Spink4, known as serine peptidase inhibitor Kazal type 4, is a secreted Kazal-type serine protease inhibitor. It is involved in modulating multiple biological pathways, such as promoting goblet cell (GC) differentiation via modulating the EGFR-Wnt/β-catenin and-Hippo pathways, and is also associated with processes like glycolysis regulation [1,3]. It has biological importance in maintaining intestinal homeostasis and is linked to various disease conditions. Mouse models have been crucial in understanding its functions.

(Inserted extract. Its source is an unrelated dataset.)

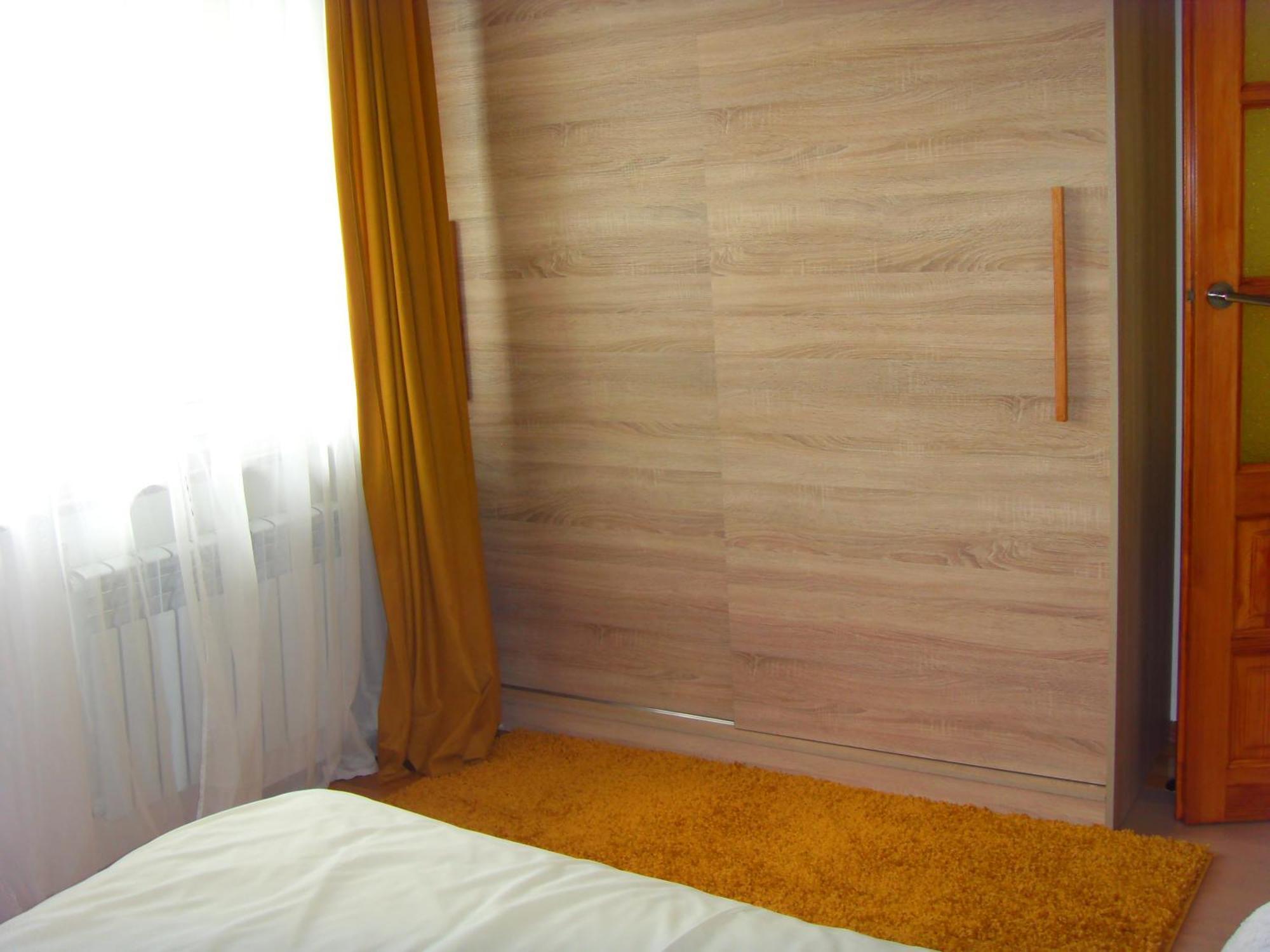 Malbork apartament z widokiem na zamek Zewnętrze zdjęcie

In a Spink4-conditional knockout mouse model under chemically induced colitic conditions, the severe status was rescued by recombinant murine Spink4, indicating its therapeutic potential in colitis. This shows that Spink4 is essential for maintaining normal gut function during inflammation [1]. In colorectal cancer studies, overexpression of Spink4 in cell lines and mouse models promoted cell proliferation, metastasis, and inhibited ferroptosis, while its down-regulation was associated with poor prognosis [2,3,4,6,7]. In rectal cancer, high Spink4 expression was related to advanced clinicopathological features and poor therapeutic response in patients receiving neoadjuvant concurrent chemoradiotherapy (CCRT) [5].

In conclusion, Spink4 plays a vital role in maintaining intestinal homeostasis and is significantly associated with inflammatory bowel disease and colorectal cancer. The Spink4-conditional knockout mouse model has been instrumental in revealing its role in colitis, highlighting its potential as a serologic biomarker and therapeutic target for these diseases [1].